I have tried using a CORS header for this, but was unable to make it work. If you can make the OData service send an appropriate header with every response, then that should do the trick as well.
Since we use Microsoft IIS, I was able to implement a forwarding proxy using just a simple URL rewrite rule in our web.config file:
<rewrite>
<rules>
<rule name="Forward Proxy" patternSyntax="Wildcard">
<match url="odata-proxy/*" />
<conditions>
</conditions>
<action type="Rewrite" url="http://YOUR.ODATA.HOST:PORT/{R:1}" />
</rule>
</rules>
</rewrite>
Version control and deployment
We currently use Git for version control outside of SAP and keep our development efforts in sync that way.

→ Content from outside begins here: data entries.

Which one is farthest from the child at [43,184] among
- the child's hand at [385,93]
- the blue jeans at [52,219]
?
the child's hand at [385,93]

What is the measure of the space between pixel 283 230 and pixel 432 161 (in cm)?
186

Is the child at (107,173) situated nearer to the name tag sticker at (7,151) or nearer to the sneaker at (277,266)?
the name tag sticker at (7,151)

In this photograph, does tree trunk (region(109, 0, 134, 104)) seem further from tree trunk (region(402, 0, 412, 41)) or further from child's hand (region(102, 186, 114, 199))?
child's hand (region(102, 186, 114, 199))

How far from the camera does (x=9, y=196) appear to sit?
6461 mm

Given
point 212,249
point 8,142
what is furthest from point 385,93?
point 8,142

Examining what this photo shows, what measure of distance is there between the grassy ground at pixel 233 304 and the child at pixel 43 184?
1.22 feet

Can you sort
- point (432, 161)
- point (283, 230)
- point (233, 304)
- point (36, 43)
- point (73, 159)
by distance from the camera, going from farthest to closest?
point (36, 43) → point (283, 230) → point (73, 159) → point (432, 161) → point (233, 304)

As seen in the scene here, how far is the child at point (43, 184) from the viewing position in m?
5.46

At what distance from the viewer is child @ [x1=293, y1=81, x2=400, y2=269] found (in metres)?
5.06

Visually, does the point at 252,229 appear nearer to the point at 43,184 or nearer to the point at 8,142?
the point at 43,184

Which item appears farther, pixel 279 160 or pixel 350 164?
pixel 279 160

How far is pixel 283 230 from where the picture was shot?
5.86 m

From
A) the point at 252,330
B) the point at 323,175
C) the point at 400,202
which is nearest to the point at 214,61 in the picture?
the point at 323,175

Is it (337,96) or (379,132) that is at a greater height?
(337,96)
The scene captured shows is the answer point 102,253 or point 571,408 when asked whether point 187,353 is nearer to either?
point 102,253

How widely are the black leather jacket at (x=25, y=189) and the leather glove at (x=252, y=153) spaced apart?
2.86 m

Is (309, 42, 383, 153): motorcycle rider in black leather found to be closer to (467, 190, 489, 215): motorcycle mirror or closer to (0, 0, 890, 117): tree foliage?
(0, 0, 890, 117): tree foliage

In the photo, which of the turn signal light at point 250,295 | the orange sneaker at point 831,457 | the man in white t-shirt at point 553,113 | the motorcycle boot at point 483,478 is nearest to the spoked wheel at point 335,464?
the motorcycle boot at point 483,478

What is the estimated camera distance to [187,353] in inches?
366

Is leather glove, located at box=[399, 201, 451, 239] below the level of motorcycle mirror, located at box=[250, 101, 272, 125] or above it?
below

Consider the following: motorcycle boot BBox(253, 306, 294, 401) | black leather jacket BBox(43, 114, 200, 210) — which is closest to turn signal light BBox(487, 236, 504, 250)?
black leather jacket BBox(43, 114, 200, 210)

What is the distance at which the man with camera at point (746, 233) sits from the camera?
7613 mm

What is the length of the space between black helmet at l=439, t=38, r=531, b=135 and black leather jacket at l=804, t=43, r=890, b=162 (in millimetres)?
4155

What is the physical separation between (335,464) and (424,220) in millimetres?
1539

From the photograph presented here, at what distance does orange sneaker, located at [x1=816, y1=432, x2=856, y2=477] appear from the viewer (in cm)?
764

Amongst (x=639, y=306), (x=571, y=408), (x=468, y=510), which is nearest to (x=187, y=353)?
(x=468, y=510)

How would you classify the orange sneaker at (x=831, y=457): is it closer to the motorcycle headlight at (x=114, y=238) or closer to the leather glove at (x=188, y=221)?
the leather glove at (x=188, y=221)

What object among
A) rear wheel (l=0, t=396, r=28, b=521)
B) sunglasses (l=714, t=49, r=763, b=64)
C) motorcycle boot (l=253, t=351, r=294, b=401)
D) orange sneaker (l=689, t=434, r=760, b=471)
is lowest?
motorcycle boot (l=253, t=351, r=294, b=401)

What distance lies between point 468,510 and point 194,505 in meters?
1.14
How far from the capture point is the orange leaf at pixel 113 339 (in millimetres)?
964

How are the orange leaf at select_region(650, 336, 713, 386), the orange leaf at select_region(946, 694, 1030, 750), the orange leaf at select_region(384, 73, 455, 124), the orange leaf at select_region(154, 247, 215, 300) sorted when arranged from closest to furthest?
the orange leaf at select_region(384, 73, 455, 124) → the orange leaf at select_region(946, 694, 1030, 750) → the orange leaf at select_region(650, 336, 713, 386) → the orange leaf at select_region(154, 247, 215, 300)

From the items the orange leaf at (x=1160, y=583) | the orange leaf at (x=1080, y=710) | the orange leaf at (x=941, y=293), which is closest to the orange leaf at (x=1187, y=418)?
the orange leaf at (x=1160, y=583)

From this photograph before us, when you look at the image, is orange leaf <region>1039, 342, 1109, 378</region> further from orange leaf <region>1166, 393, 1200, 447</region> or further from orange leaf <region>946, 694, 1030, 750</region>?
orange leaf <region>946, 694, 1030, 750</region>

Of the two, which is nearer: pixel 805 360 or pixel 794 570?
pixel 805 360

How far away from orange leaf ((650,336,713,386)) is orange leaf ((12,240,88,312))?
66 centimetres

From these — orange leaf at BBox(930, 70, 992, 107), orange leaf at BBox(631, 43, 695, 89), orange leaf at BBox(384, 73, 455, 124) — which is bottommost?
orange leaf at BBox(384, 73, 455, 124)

To deploy changes to the front-end SAP system you will still have to use Eclipse or one of the following SAP reports:
/UI5/UI5_REPOSITORY_LOAD
/UI5/UI5_REPOSITORY_LOAD_HTTP
/UI5/UI5_REPOSITORY_LOAD_HTTPN
Please share your views
This is my way to do it and it has been working fine for me. However I would love to see a discussion evolve about how this could be improved and made simpler, so that more people can readily use it.